I have a timewindow that I try to determine if I get a new key over a period of time. I am pushing data via kafka and when I debug it, I see that the data is getting to the keyby
method but it is not reaching the process
method and not being collected by the collector. I am using BoundedOutOfOrdernessTimestampExtractor
for assigning watermarks :
case class Src(qip:Ip, ref: Ip, ts: Long) extends FooRequest
class TsExtractor extends BoundedOutOfOrdernessTimestampExtractor[Src](Time.hours(3)){
override def extractTimestamp(element: Src): Long = element.ts
}
class RefFilter extends ProcessWindowFunction[Src, IpDetectionSrc, String, TimeWindow]{
private lazy val stateDescriptor = new ValueStateDescriptor("refFilter", createTypeInformation[String])
● ● ●
◆ SHORT PROBLEM A
Reproduce word for word the part of the listing that opens with the line containing "the vertical stabilizer?" and runs through the end of the listing.
● ● ●
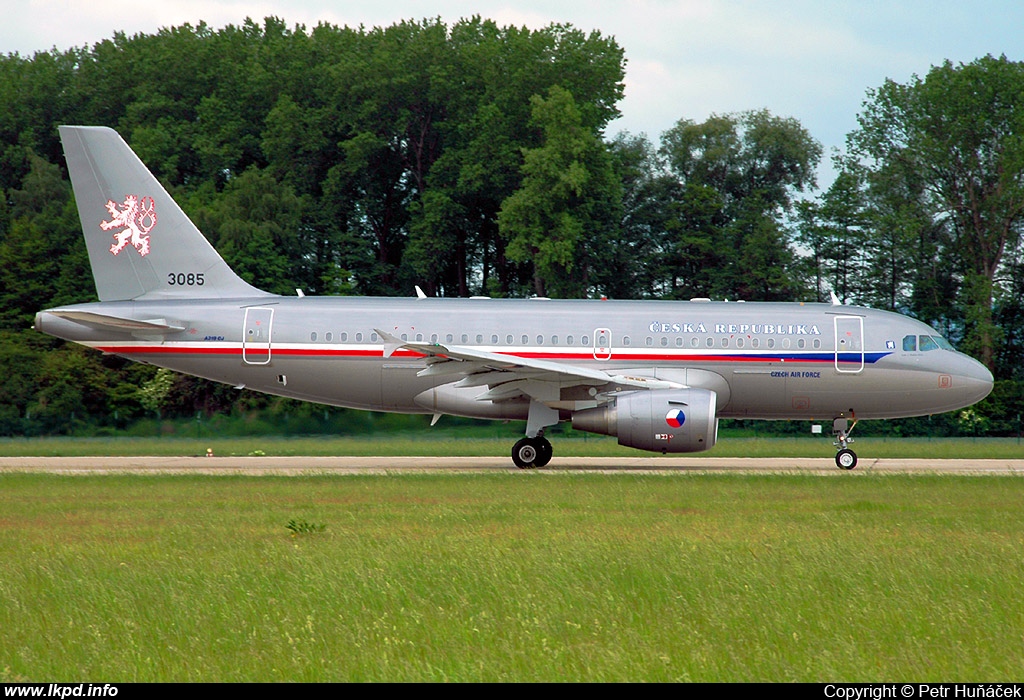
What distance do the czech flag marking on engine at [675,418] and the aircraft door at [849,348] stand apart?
408 cm

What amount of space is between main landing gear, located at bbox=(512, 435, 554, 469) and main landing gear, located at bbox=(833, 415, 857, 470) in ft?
19.2

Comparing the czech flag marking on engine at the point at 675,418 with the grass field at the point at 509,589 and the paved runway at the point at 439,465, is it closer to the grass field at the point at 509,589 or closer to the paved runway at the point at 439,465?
the paved runway at the point at 439,465

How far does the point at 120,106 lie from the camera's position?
6328 cm

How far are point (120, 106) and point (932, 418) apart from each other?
46.0 meters

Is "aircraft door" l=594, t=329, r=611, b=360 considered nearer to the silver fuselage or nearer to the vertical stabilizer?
the silver fuselage

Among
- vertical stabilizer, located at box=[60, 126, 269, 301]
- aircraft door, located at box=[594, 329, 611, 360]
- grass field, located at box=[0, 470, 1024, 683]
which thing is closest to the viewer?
grass field, located at box=[0, 470, 1024, 683]

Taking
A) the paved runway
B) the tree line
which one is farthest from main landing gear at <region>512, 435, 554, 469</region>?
the tree line

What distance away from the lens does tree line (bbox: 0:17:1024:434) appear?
46.7 m

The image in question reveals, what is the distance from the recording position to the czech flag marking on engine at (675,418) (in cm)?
2078

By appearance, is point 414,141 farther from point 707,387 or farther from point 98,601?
point 98,601

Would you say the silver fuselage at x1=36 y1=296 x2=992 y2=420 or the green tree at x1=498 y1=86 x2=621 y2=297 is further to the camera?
the green tree at x1=498 y1=86 x2=621 y2=297

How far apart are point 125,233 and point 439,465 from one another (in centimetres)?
808

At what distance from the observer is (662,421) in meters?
20.8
● ● ●
◆ SHORT PROBLEM B
Answer these questions from the forum post:
(i) Which method does the data reach, and which method does it fail to reach?
(ii) What time bound is passed to TsExtractor's parent class?
(iii) What name string is given to the ValueStateDescriptor in RefFilter?

◆ FINISHED ANSWER A
Is "aircraft door" l=594, t=329, r=611, b=360 considered nearer to the silver fuselage or nearer to the vertical stabilizer?
the silver fuselage

Among
- vertical stabilizer, located at box=[60, 126, 269, 301]
- aircraft door, located at box=[594, 329, 611, 360]
- grass field, located at box=[0, 470, 1024, 683]
which thing is closest to the viewer?
grass field, located at box=[0, 470, 1024, 683]

Taking
A) the paved runway
B) the tree line
which one is farthest from main landing gear at <region>512, 435, 554, 469</region>?
the tree line

What distance away from the lens does tree line (bbox: 0:17:1024:434) appear?
46.7 m

The image in question reveals, what is the distance from the recording position to the czech flag marking on engine at (675,418) (in cm)?
2078

By appearance, is point 414,141 farther from point 707,387 or farther from point 98,601?
point 98,601

Would you say the silver fuselage at x1=36 y1=296 x2=992 y2=420 or the green tree at x1=498 y1=86 x2=621 y2=297 is further to the camera?
the green tree at x1=498 y1=86 x2=621 y2=297

How far apart are point 125,233 and point 439,465 from one another (in centimetres)?
808

At what distance from the observer is (662,421) in meters?
20.8

◆ FINISHED ANSWER B
(i) It reaches the keyby method but not the process method.
(ii) Time.hours(3)
(iii) "refFilter"